Pretty Girls is almost an excellent book. It’s a great read, hard to put down. It’s also really disturbing, with descriptions of torture, mutilation, rape and more. I can’t recommend it. It feels strange to tell you I enjoyed it, but I did, with caveats. The story is great–fast moving and yet still managing to develop the characters, mostly through looks at their past, how their family was irretrievably damaged and what each sister did with that. But, the violence is so disturbing, and given in what I felt was unnecessary detail, that it spoiled it for me.
There is also a lovely plot twist, which I don’t want to reveal, so I’m only going to tell you about the beginning. I didn’t want to even tell you about Paul’s death, but the book jacket already did that.

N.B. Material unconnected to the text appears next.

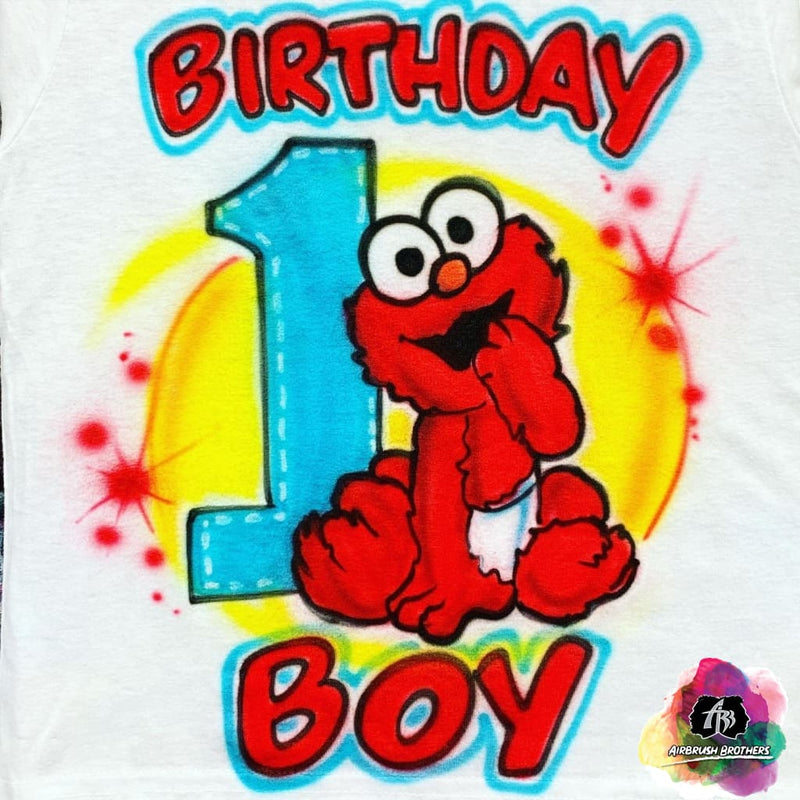 airbrush custom spray paint  Airbrush Birthday Boy Elmo Shirt Design shirts hats shoes outfit  graffiti 90s 80s design t-shirts  Airbrush Brothers Shirt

So here goes:
Claire and Lydia are 2 sisters, estranged for about 20 years. It started when their oldest sister, Julia, disappeared. They’ve assumed the worst, and her vanishing ripped the family apart, causing irrevocable damage to the remaining sisters and their parents. In fact, the book opens with a letter from Sam, the father, to Julia, and there are several more interspersed throughout the story–touching, honest, and raw letters written after her disappearance. Claire married Paul, in spite of Lydia’s accusation that he tried to rape her. But Lydia was such a mess at the time–stealing from her family, high most of the time. Paul, a clean-cut graduate student, was obviously going places, and becomes a millionaire with a custom-built house. When the book opens, he and Claire are celebrating in a restaurant, when Paul uncharacteristically pulls his wife into an alley where they make out. They are attacked, and Paul is shot and killed. Claire returns from the funeral to find her extremely expensive, high-tech house being burglarized, and it’s when she begins to investigate that things go pear-shaped.
Meanwhile, Lydia has struggled to make her own life. She’s dating an ex-con and staying clean. She has a daughter, 18, a senior in high school, whose existence she’s hidden from her family. She’s managed to get her into a very good school, and we are introduced to the duo at a school event, where Lydia is snarky about the other mothers and their charmed, white-bread lives. We like her character right away–scrappy, self-sufficient, tough and determined, but with a sense of humor. Claire, on the other hand, seems a bit brittle at first.
Events draw Claire and Lydia together, almost against their wills. The sisters reunite, and have to learn to work past their hurts and wounds if they are going to survive the latest ordeal. Because although it seems odd, something connects both Julia’s disappearance and Paul’s murder, and finding out is going to take every ounce of strength and will to survive, and love, that the sisters have.
Pretty Girls is a good story if you’re not bothered by violence against women. If you are and you decide to try it anyway, you can do what I did–sort of squint a bit and skim through the pages. (You can’t just skip them as they are essential to the plot) It’s too bad, because it could have been an excellent book, but I don’t see the point of creating horrible and graphic scenes of torture as entertainment.